Over 250,000 small-scale farmers provide for more than 92 per cent of all the sugarcane production, which directly or indirectly supports six million Kenyans, or roughly 16 per cent of our population.

Now, that’s a key constituency for the country to ignore, or handle casually. Its collapse is likely to significantly and adversely impact on the nation’s economic growth, because the sugar industry accounts for 15 per cent of the agricultural sector’s GDP.

The main miller, Mumias Sugar Company, has over 145,000 shareholders, with the government owning 20 per cent.

The industry has long enjoyed government protection from cheap imports. In 2002, Comesa extended this protection to offer relief to local millers, and to allow the country to undertake key reforms to make the industry competitive. Since then, Comesa has continued to provide exemption from duty free imports each year as Kenya sought extensions but literally did nothing to comply with the Comesa conditions.

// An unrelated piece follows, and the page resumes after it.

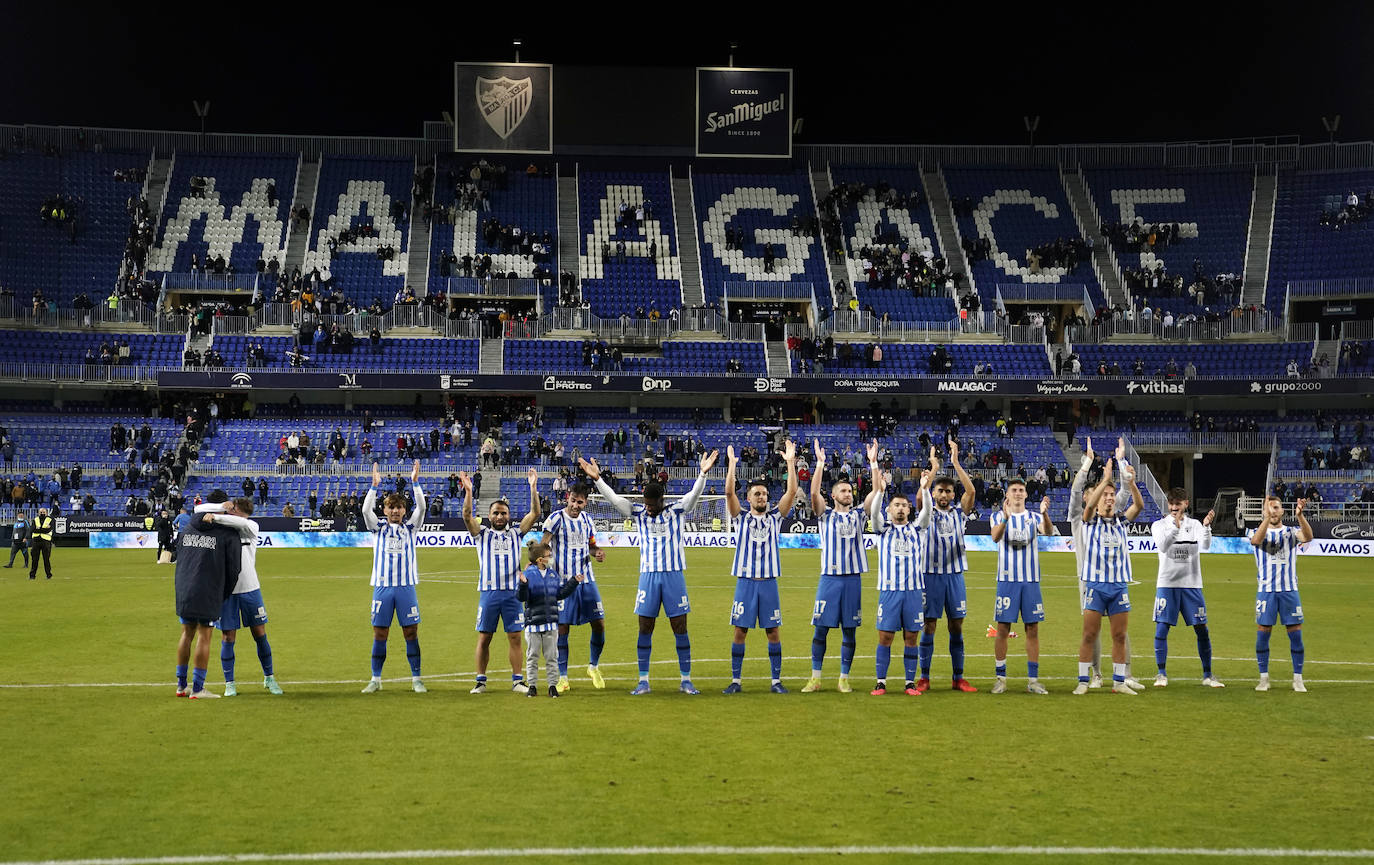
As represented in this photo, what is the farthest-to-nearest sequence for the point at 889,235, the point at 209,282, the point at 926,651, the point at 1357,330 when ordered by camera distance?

The factories annually produce around 600,000 metric tonnes of sugar, leaving a shortfall of about 200,000 metric tonnes that is imported from Comesa countries.

This is the shortfall that the President wants imported from our largest trading partner, Uganda. Presently, we import less than five per cent from EAC, with 95 per cent coming in from other COMESA countries. Hence, it makes sense to import from Uganda to reduce our trade imbalance.

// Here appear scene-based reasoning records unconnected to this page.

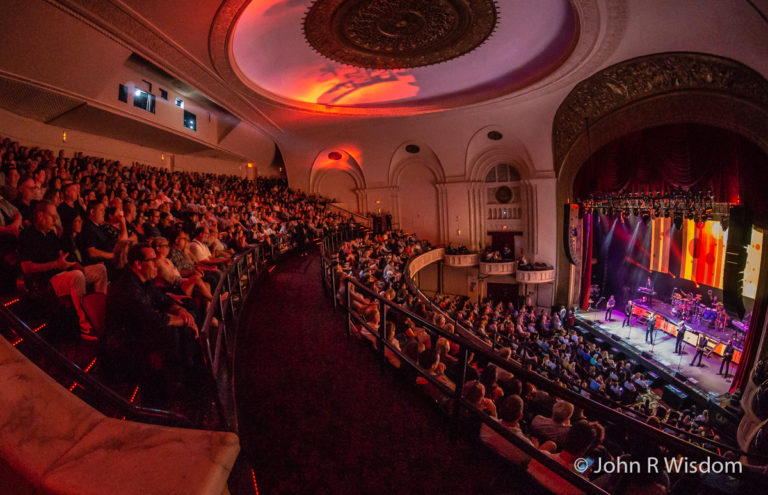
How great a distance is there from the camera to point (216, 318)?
3.62 m

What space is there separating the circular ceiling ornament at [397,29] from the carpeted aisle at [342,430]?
719 centimetres

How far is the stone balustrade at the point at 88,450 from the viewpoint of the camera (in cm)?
100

Our cost of production of sugar is about US$700 per metric tonne, nearly three times the cost in Tanzania, and double the cost in other Comesa countries. Top sugar producing countries harvest their cane ten times before replanting, compared to only twice in Kenya.

Neighbouring Tanzania does five to eight harvests before replanting. The average yield per Ha is 60 metric tonnes compared to over 100 metric tonnes in some top producer countries. The production costs in privately owned millers in Western Kenya averages about two thirds of that of the public owned millers such as Mumias.

Similarly, private millers such as Butali mill about 10 tonnes of cane to produce a tonne of sugar. In the public companies, the ratio is nearly double, translating to significantly higher production costs.

These costs are attributed to mismanagement, capacity underutilization, poor infrastructure and dilapidated mills, among others.

Low cane prices and delays in payment also meant increasingly less acreage under cane. Yet, the Kenya Sugar Board provided loans for cane development; research institutions were to develop varieties with high sucrose content; and farmers organisations and the millers all failed the farmers.

Some of their leaders became illegal sugar importers through Mombasa; a weak KRA increasingly failed to manage in recent years.

By 2012, it was clear that the industry was sinking pretty fast, reporting a combined loss of Sh6 billion. It is not about Uhuru or Uganda; the industry’s 2010-14 strategic plan sold to Comesa was never implemented. And the local leaders are either clueless on the state of the industry, or simply complicit in the contractors’ cartels that continue to fleece the public millers. To save this industry requires a lot more than the political heat fouling our airwaves.